Ketua Dewan Perwakilan Daerah (DPD) RI, Sultan Baktiar Najamudin, baru-baru ini memberikan penghargaan kepada Mahkamah Konstitusi (MK) atas keputusan yang mengabulkan permohonan Judicial Review (JR) terhadap Undang-Undang Cipta Kerja. Keputusan ini dianggap sebagai langkah penting dalam memberikan perlindungan lebih lanjut bagi masyarakat adat yang hidup di kawasan hutan di seluruh Indonesia.
Permohonan JR tersebut diajukan oleh Sawit Watch untuk menentang perubahan dalam UU Nomor 18 Tahun 2013 yang berkaitan dengan pencegahan perusakan hutan. Pengubahan tersebut dilakukan melalui UU Nomor 6 Tahun 2023 yang menetapkan Perppu Nomor 2 Tahun 2022 menjadi Cipta Kerja.
Menurut Sultan, keputusan dari MK ini memberikan fondasi hukum yang kuat untuk masyarakat adat yang telah lama tinggal di kawasan hutan dan memahami cara melindungi keanekaragaman hayati di sekitar mereka. Dengan demikian, masyarakat ini diharapkan dapat terus memainkan peran penting dalam menjaga kelestarian hutan Indonesia.

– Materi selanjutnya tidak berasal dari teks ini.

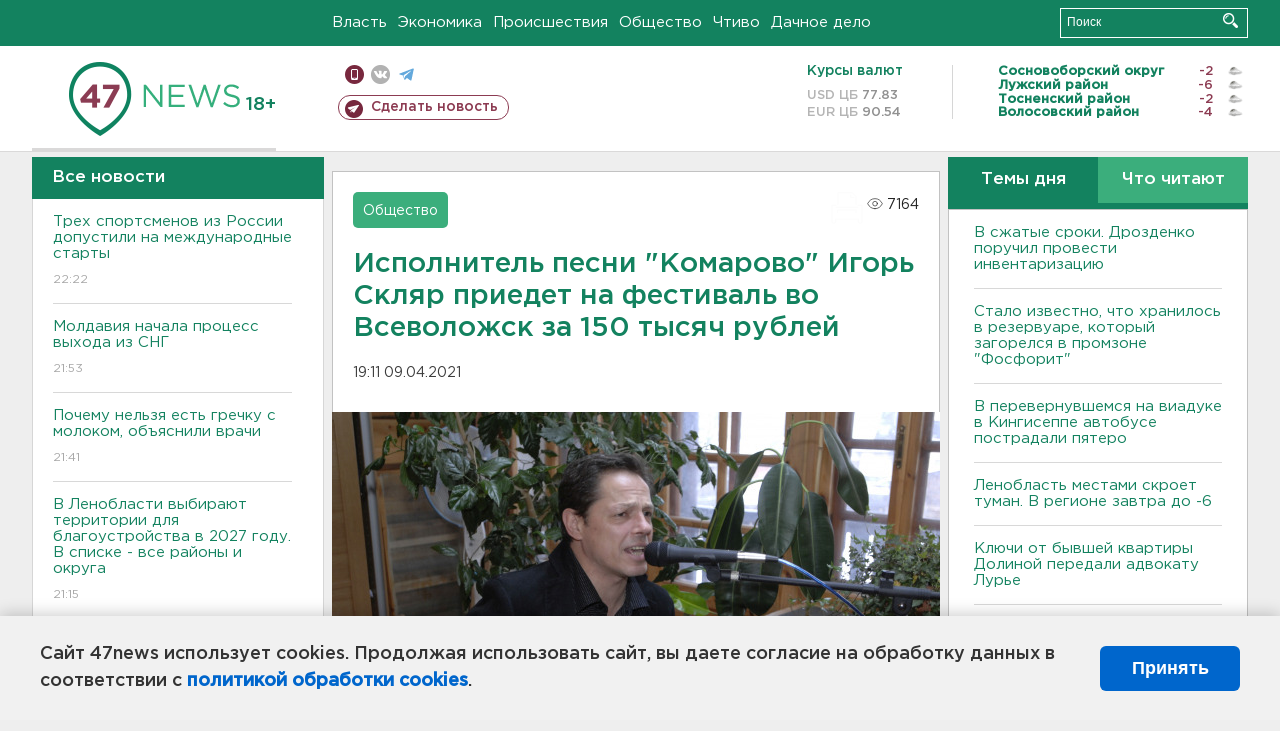

--- FILE ---
content_type: text/html; charset=UTF-8
request_url: https://47news.ru/who/collect/
body_size: 225
content:
{"status":"install","message":"","id":"191491","unique":0,"recordVisitInMemoryCache":true,"updateArticleStats":true,"nviews":7164,"nviews_day":3371,"nviews_today":1521,"recordVisitUnique":true}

Signifikansi Keputusan Mahkamah Konstitusi untuk Masyarakat Adat
Keputusan MK tersebut tidak hanya menjadi kemenangan bagi masyarakat adat, tetapi juga merupakan pengakuan jelas dari negara terhadap hak-hak mereka. Sultan menekankan bahwa masyarakat adat adalah entitas yang paling memahami pola perlindungan lingkungan di kawasan mereka.
Ia juga menunjukkan bahwa keputusan ini sangat relevan dengan upaya DPD RI dan DPR untuk menerapkan Rancangan Undang-Undang Masyarakat Hukum Adat. Hal ini menunjukkan komitmen pemerintah dalam memberikan perlindungan lebih terhadap masyarakat yang memiliki hubungan erat dengan hutan.
Selain itu, keputusan MK ini juga memberikan jaminan perlindungan dari potensi kriminalisasi bagi masyarakat adat dengan alasan pelanggaran hukum. Ini menjadi langkah penting dalam membebaskan mereka dari beban hukum yang sering kali tidak adil.
Rancangan Undang-Undang Masyarakat Adat dan Dampaknya
Sultan menambahkan bahwa keputusan MK harus menjadi momentum untuk mempercepat proses pengesahan Rancangan UU Masyarakat Adat yang saat ini sedang ditangani oleh DPD RI. UU ini diharapkan akan menjadi landasan hukum yang kokoh dalam pengakuan dan perlindungan masyarakat adat di Indonesia.
Menurutnya, undang-undang tersebut tidak hanya penting untuk memastikan hak-hak masyarakat adat, tetapi juga untuk mempertahankan keberlanjutan budaya mereka. Hal ini dapat membawa dampak positif pada banyak aspek kehidupan sosial masyarakat.
RUU Masyarakat Adat dirancang untuk memberikan alat hukum yang jelas bagi masyarakat dalam mengelola sumber daya hutan. Dengan adanya pengaturan yang baik, keberlanjutan budaya dan sosial mereka akan lebih terjamin.
Implikasi Hukuman Terhadap Pengelolaan Hutan yang Berkelanjutan
Keputusan MK Nomor 181/PUU-XXII/2024 yang dibacakan pada 16 Oktober menunjukkan bahwa masyarakat adat tidak perlu mendapatkan izin dari pemerintah sebelum membuka kebun di hutan. Asalkan kegiatan tersebut dilakukan untuk kebutuhan sendiri, keputusan ini menjadi penting dalam konteks masyarakat yang telah lama bergantung pada hutan untuk kehidupan mereka.
Melalui keputusan ini, MK juga menyatakan bahwa beberapa pasal dalam Undang-Undang Cipta Kerja bertentangan dengan Undang-Undang Dasar 1945. Masyarakat adat yang hidup di dalam hutan kini mendapatkan pengecualian dari kewajiban perizinan, yang diharapkan dapat memperkuat hak-hak mereka.
Dengan demikian, keputusan ini berpotensi untuk memperkuat komitmen negara dalam menjaga kelestarian hutan dan memberikan peluang bagi masyarakat adat untuk mengelola sumber daya hutan secara berkelanjutan.